Manchester Historian

Student newspaper for the University of Manchester's History Department

Monday 29th May 2017 | Manchester, UK

Joan of Arc and the Hundred Years’ War

With International Women’s Day having just passed, it seems appropriate to pay homage to one of the most famous heroines in history, Joan of Arc. The Maid of Orléans, as she became known after her courageous involvement in the Hundred Years’ War, will forever be one of the most revered female figures to walk European soil.

Born into a peasant family in Domrémy in northeast France, this nineteen-year-old girl won one of the most decisive battles of the Lancastrian phase of the Hundred Years’ War. It is said that she received divine visions instructing her to lead the French army against the English.

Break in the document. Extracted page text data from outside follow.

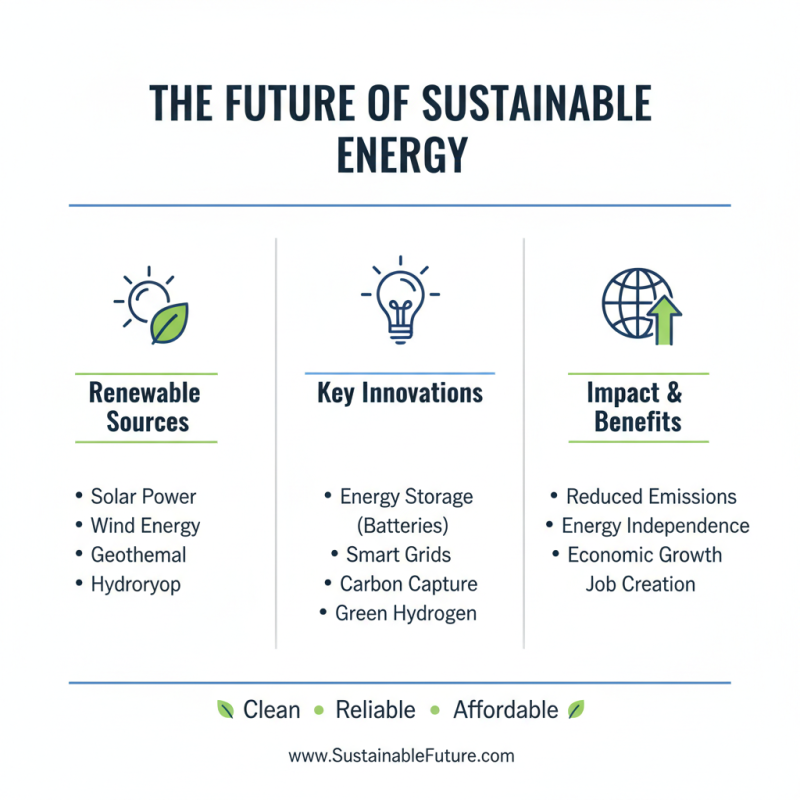 THE FUTURE OF SUSTAINABLE ENERGY

Renewable Sources

• Solar Power
• Wind Energy
• Geothemal
• Hydroryop

Key Innovations

• Energy Storage (Batteries)
• Smart Grids
• Carbon Capture
• Green Hydrogen

Impact & Benefits

• Reduced Emissions
• Energy Independence
• Economic Growth Job Creation

Clean • Reliable • Affordable

www.SustainableFuture.com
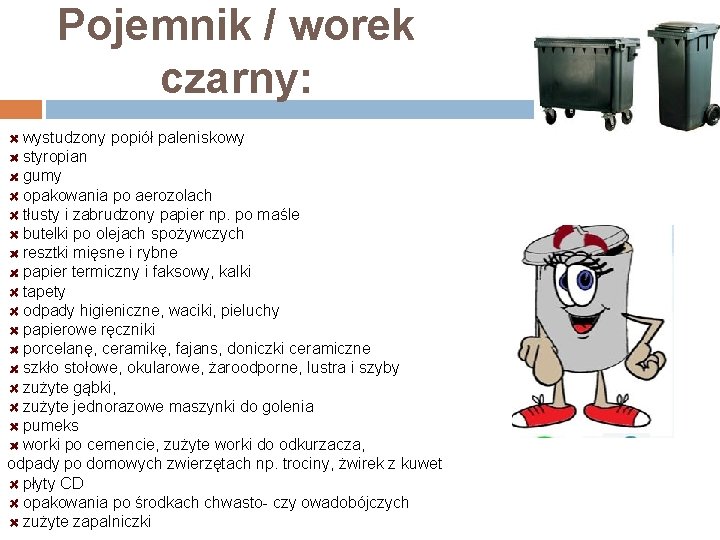 Pojemnik / worek czarny:

wystudzony popiół paleniskowy
styropian
gumy
opakowania po aerozolach
tłusty i zabrudzony papier np. po maśle
butelki po olejach spożywczych
resztki mięsne i rybne
papier termiczny i faksowy, kalki
tapety
odpady higieniczne, waciki, pieluchy
papierowe ręczniki
porcelanę, ceramikę, fajans, doniczki ceramiczne
szkło stołowe, okularowe, żaroodporne, lustra i szyby
zużyte gąbki,
zużyte jednorazowe maszynki do golenia
pumeks
worki po cemencie, zużyte worki do odkurzacza, odpady po domowych zwierzętach np. trociny, żwirek z kuwet
płyty CD
opakowania po środkach chwasto- czy owadobójczych
zużyte zapalniczki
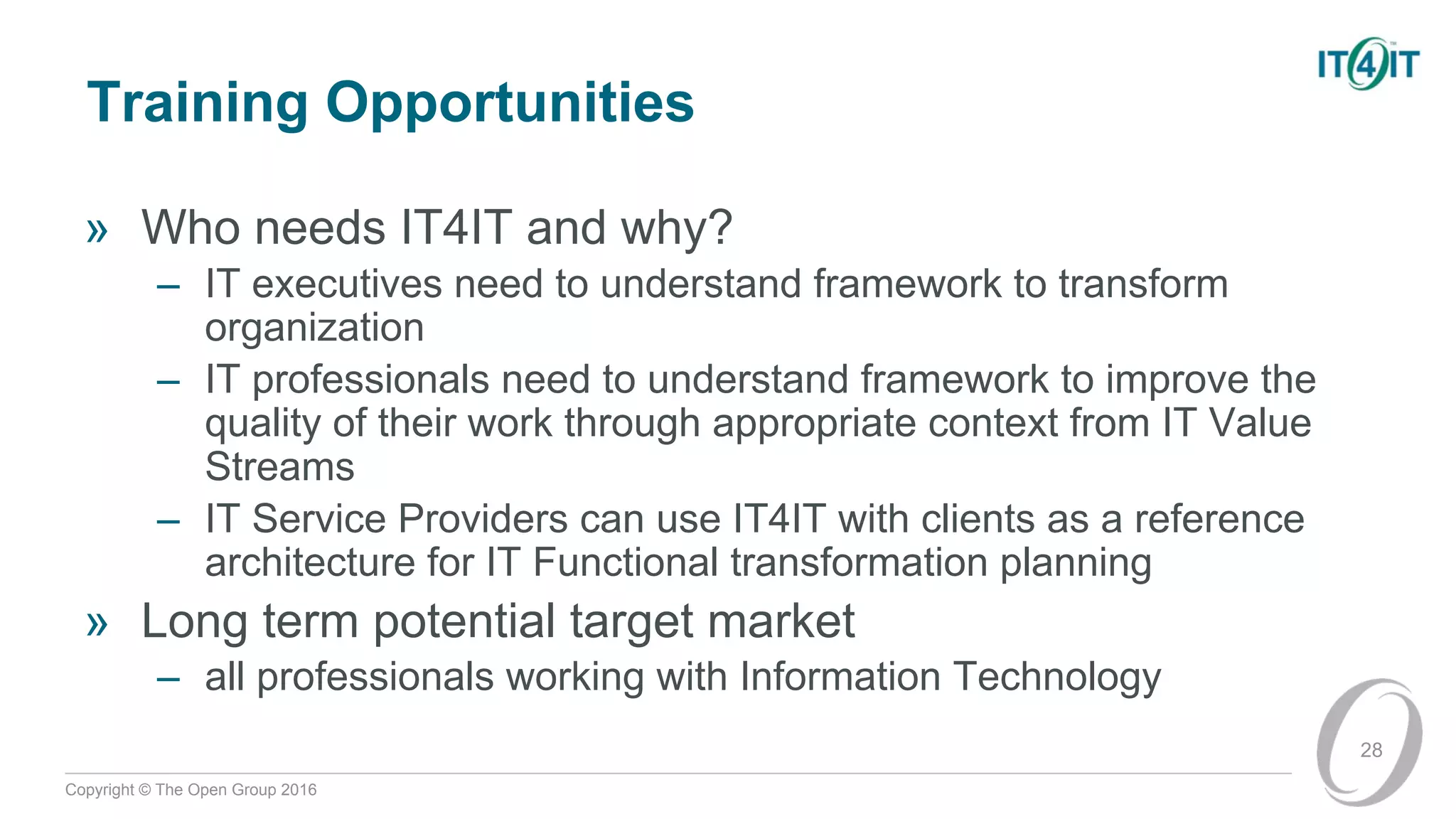 IT4IT™

Training Opportunities

» Who needs IT4IT and why?

– IT executives need to understand framework to transform organization

– IT professionals need to understand framework to improve the quality of their work through appropriate context from IT Value Streams

– IT Service Providers can use IT4IT with clients as a reference architecture for IT Functional transformation planning

» Long term potential target market

– all professionals working with Information Technology

28

Copyright © The Open Group 2016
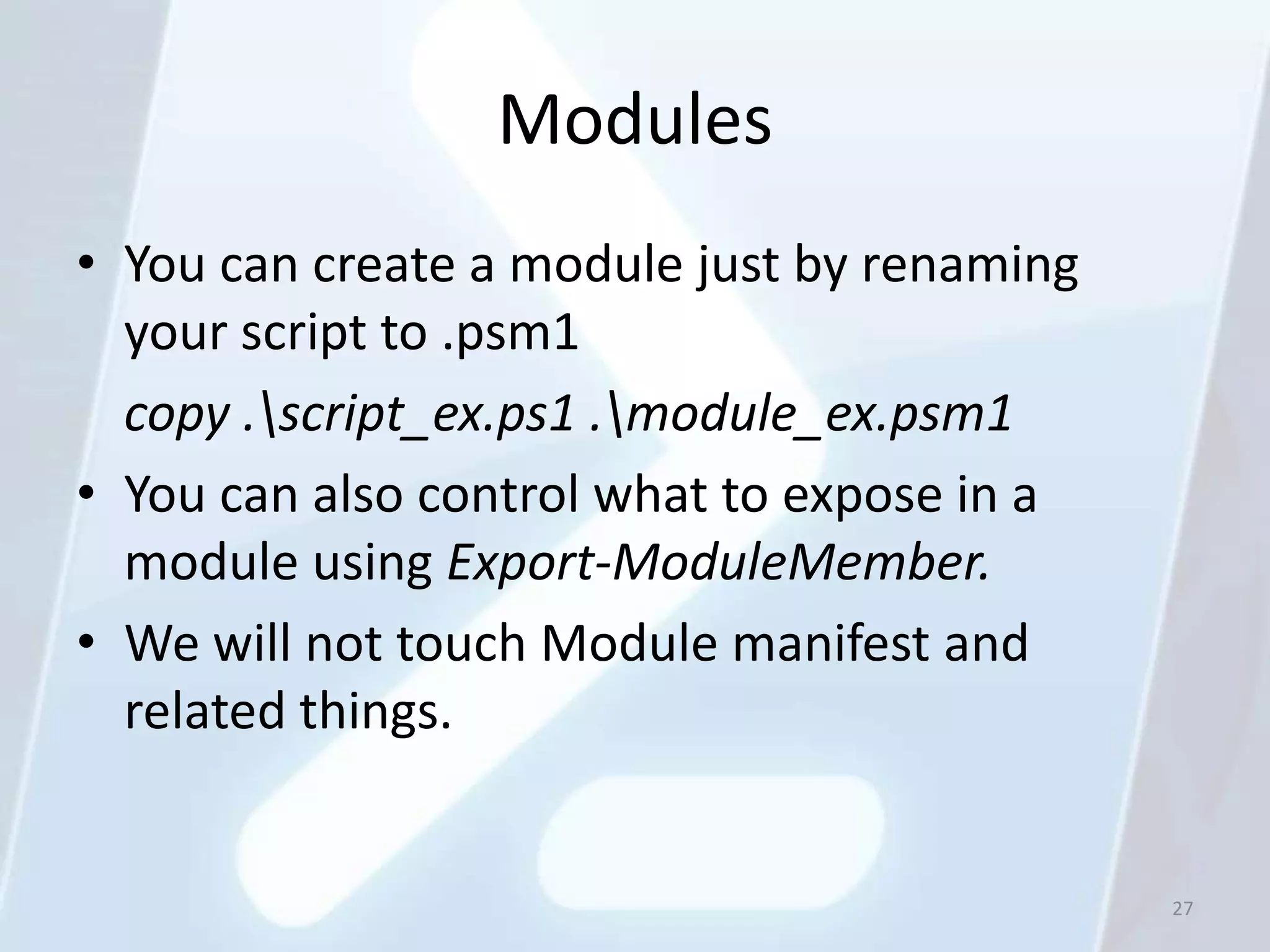 Modules

• You can create a module just by renaming your script to .psm1

copy .\script_ex.ps1 .\module_ex.psm1

• You can also control what to expose in a module using Export-ModuleMember.

• We will not touch Module manifest and related things.

27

In 1429, she lifted the Siege of Orléans after only nine days, putting an end to a period of stalemate and low French morale since destruction at the hands of the English at Agincourt in 1415. This victory was quickly followed by several others which paved the way for an eventual victory for the French with the coronation of Charles VII at Reims. Captured soon after at Compiegne by the Burgundian faction, who were fighting on the side of the English, Joan was put on trial for having spoken to the devil. Not being able to prove this, the English found her guilty instead of cross-dressing as a man and burnt her alive at the stake.

In 1456, Pope Callixtus III re-examined the trial and found her innocent, in so declaring her a martyr and a symbol of religious purity. Due to the courage she showed fighting for national unity, she remained a widely respected figure in France throughout the medieval ages. In 1920 she was canonised as a Roman Catholic saint and is to this day one of nine secondary patron saints of France.

Although she died very young, Joan of Arc’s legacy has lived on. Historians today believe that Joan invented the concept of nationalism. Although the word ‘nation’ derives from Latin, up to this point people belonged to their kingdom; they were Norman or Alsatian for example. In other words, there was no such idea as being ‘French’. Joan gave birth to this idea of ‘Frenchness’ by portraying the English as an ‘Other’. She won popular support by propagating the message: “they are in our land and we must get them out.”

This nationalist rhetoric however seems more relevant today than it has ever been, as we are witnessing the rise of right-wing parties all over Europe. The upcoming French election has brought Joan of Arc’s name once more into the spotlight, as she is appropriated by one of the leading parties, the xenophobic National Front, as a symbol of nationalism. Their message: “return France to the French people again.”

While it may seem that Marine Le Pen’s populist party have taken Joan’s fighting talk out of context, it is not just modern political parties who have used her as a symbol. After the French revolution of 1789 and during the reign of Napoleon Bonaparte, she was declared a national symbol. Joan continued to be appropriated by the numerous Republics that governed France throughout the nineteenth century as a symbol of resistance to the foreign influence that threatened French borders. The Vichy government even employed her image to encourage resistance to German occupation during World War II.

It is not unusual that a female figure has been used so commonly to incite nationalist sentiment and encourage unity in the face of exterior threats. Nationalism is a gendered concept. Female figures have been used throughout time to symbolise it; Delacroix’s La Liberté Guidant la Peuple depicts a woman leading male revolutionaries towards a future of freedom and equality; and Mother India and Mother Russia were the mythical images behind which their respective mass movements rallied.

For many, Joan of Arc is an emblem of feminism, of women’s struggle and courage in a world dominated by men. While the aura surrounding Joan of Arc should be one of strength, patriotism and fighting spirit, for many today her image has been tarnished by its close association with the far-right National Front. Taken out of its medieval context, her symbol has come to be associated with the anti-EU and anti-immigration rhetoric that has swept over Europe in the last few years.

However she is perceived in France, it will be possible to ignore Joan of Arc’s symbolism over the next two months as parties go head to head in what is sure to be the most exciting presidential election in a long, long time.